Data science to improve clinical practice and clinical trials
Advances in data science and data utilisation are key to improving clinical trials and real-world evidence through which medicines are regulated and optimised. The quest for inclusive trials seeks fair representation of patient groups across all lived-experiences – including people from low- and middle-income countries or communities – who may be more likely to have an earlier onset of a wide range of medical conditions and be more at risk of having multiple long-term conditions.
Electronic health records are a key data source for better understanding patients, both individually and within populations. As electronic health record data are better captured, linked and curated, opportunities to understand disease risks and trajectories improve.1-3 Such data also allow for optimised data processing that could be reused to improve clinical trials’ feasibility analyses, recruitment, safety surveillance, economic evaluations, generalisability studies and long-term outcomes surveillance.
Recent advances in causal machine learning have the potential to enhance patient care, public health measures, service quality management, planning and research – including for clinical trials.

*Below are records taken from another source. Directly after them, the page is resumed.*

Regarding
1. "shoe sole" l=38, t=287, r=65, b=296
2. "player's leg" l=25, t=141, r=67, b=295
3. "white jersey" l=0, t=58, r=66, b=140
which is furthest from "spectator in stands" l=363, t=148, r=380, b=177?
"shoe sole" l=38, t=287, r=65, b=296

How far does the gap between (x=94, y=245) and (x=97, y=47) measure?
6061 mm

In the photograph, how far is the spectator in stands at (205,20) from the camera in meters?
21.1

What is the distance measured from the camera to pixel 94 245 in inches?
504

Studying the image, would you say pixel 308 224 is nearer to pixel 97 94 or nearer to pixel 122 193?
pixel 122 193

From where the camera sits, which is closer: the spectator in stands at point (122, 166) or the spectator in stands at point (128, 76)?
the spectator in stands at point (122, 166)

For example, machine learning approaches such as Convolutional Neural Networks (CNNs), Long Short-Term Memory networks (LSTMs), and Generative Adversarial Networks (GANs) are starting to enable innovations such as the estimation of treatment effects or the generation of synthetically balanced case-control populations and ‘virtual control groups’. By using machine learning methods (and using data from collected from past clinical trials, natural history studies, electronic health records, claims data, or disease registries) to create virtual control groups, we can move more of our study designs away from placebo control arms. With less dependence on human controls, more participants receive the innovative treatment rather than a placebo or standard care.